**Teks bacaan:**
════

Filsafat muncul ketika orang-orang mulai berpikir dan berdiskusi akan
keadaan alam, dunia, dan lingkungan disekitar mereka dan tidak
menggantungkan diri kepada agama lagi untuk mencari jawaban atas
pertanyaan-pertanyaan.
Banyak pertanyaan muncul, mengapa filsafat
lahir di Yunani dan tidak di daerah yang beradab lain kala itu seperti
Babilonia, Yudea (Israel) atau Mesir. Jawabannya sederhana yaitu di
Yunani, tidak seperti di daerah lain-lainnya tidak ada kasta pendeta,
atau ulama sehingga secara intelektual orang lebih bebas berdialektika.
Orang
Yunani pertama yang bisa diberi gelar filosof ialah Thales dari Mileta,
sekarang di pesisir barat Turki. Tetapi filosof-filosof Yunani yang
terbesar tentu saja ialah: Socrates, Plato, dan Aristoteles. Socrates adalah
guru Plato sedangkan Aristoteles adalah murid Plato. Bahkan ada yang
berpendapat bahwa sejarah filsafat tidak lain hanyalah
“komentar-komentar karya Plato belaka”. Hal ini menunjukkan pengaruh
Plato yang sangat besar pada sejarah filsafat
(usupress.usu.ac.id/files/Filsafat.pdf).

════

**Daftar catatan:**

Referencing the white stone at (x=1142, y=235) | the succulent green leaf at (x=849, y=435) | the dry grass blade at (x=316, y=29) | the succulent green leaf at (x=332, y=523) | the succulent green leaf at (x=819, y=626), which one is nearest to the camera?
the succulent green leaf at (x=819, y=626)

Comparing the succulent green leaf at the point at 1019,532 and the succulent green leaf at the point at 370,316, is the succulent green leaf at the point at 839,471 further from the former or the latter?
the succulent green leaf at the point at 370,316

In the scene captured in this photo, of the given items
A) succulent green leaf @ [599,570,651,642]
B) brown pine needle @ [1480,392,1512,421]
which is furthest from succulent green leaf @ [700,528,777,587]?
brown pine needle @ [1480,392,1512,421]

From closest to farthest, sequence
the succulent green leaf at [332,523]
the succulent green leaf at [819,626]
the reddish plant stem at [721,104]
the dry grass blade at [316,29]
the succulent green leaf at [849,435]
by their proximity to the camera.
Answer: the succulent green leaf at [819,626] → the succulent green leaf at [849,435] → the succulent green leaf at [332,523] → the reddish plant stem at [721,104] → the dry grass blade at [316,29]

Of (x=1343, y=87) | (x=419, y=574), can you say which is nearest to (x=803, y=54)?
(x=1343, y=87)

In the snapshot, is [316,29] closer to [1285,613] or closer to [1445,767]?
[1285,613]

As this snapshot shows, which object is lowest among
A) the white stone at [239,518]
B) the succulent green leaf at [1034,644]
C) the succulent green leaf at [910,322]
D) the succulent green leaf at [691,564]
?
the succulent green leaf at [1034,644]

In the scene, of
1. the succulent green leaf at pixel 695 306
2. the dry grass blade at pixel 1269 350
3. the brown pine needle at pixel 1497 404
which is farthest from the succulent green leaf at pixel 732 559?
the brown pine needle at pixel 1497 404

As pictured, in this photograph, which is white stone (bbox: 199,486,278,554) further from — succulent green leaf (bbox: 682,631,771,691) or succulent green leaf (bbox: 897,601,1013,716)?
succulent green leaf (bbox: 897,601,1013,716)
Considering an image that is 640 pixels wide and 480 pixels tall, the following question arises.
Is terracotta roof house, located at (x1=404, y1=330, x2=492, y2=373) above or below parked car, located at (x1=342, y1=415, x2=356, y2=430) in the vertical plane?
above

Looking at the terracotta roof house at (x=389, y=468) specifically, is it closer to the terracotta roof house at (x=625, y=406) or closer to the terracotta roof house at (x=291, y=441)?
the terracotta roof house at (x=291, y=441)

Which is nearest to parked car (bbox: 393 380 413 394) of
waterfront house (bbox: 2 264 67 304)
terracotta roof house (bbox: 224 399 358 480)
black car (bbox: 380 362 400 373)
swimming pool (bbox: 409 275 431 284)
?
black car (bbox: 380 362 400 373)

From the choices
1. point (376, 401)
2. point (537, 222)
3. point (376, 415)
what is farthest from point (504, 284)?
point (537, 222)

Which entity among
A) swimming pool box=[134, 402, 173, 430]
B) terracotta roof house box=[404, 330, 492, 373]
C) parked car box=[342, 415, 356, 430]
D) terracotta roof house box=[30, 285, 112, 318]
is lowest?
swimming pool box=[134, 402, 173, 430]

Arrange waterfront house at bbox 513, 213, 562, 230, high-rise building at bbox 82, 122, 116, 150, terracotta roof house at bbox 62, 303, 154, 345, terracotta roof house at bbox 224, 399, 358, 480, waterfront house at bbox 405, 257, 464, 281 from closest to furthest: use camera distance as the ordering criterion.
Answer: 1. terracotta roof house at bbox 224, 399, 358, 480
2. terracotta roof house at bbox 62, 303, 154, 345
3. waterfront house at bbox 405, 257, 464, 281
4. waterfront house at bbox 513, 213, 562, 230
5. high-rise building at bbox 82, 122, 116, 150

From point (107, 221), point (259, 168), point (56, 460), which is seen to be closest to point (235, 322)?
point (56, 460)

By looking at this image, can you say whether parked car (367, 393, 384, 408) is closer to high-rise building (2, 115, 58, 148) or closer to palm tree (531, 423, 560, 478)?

════

**Tujuan latihan:** Ubah bagian teks tentang lahirnya filsafat antara "Banyak pertanyaan muncul, mengapa" dan "lebih bebas berdialektika.", termasuk keduanya, lalu tuliskan lagi dengan "Babilonia" diganti menjadi "Asyur".

**Sebagai tanggapan:**
Banyak pertanyaan muncul, mengapa filsafat
lahir di Yunani dan tidak di daerah yang beradab lain kala itu seperti
Asyur, Yudea (Israel) atau Mesir. Jawabannya sederhana yaitu di
Yunani, tidak seperti di daerah lain-lainnya tidak ada kasta pendeta,
atau ulama sehingga secara intelektual orang lebih bebas berdialektika.